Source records

-=-=-=-=-

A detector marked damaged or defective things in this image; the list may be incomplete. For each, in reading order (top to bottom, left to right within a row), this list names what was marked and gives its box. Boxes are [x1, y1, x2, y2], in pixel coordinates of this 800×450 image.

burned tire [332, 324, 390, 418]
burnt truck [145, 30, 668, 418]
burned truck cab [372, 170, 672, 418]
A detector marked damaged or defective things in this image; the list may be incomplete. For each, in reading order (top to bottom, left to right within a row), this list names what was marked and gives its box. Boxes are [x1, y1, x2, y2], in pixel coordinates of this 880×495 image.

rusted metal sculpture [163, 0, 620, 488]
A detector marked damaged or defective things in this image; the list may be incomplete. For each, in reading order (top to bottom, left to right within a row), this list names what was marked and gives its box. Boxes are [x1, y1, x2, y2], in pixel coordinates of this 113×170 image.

-=-=-=-=-

■ **Stated exercise**:
Rewrite all of the data above as a numbered list, leaving out any blank lines.

■ **Expected answer**:
1. A detector marked damaged or defective things in this image; the list may be incomplete. For each, in reading order (top to bottom, left to right within a row), this list names what was marked and gives its box. Boxes are [x1, y1, x2, y2], in pixel coordinates of this 800×450 image.
2. burned tire [332, 324, 390, 418]
3. burnt truck [145, 30, 668, 418]
4. burned truck cab [372, 170, 672, 418]
5. A detector marked damaged or defective things in this image; the list may be incomplete. For each, in reading order (top to bottom, left to right within a row), this list names what was marked and gives its box. Boxes are [x1, y1, x2, y2], in pixel coordinates of this 880×495 image.
6. rusted metal sculpture [163, 0, 620, 488]
7. A detector marked damaged or defective things in this image; the list may be incomplete. For each, in reading order (top to bottom, left to right within a row), this list names what was marked and gives its box. Boxes are [x1, y1, x2, y2], in pixel coordinates of this 113×170 image.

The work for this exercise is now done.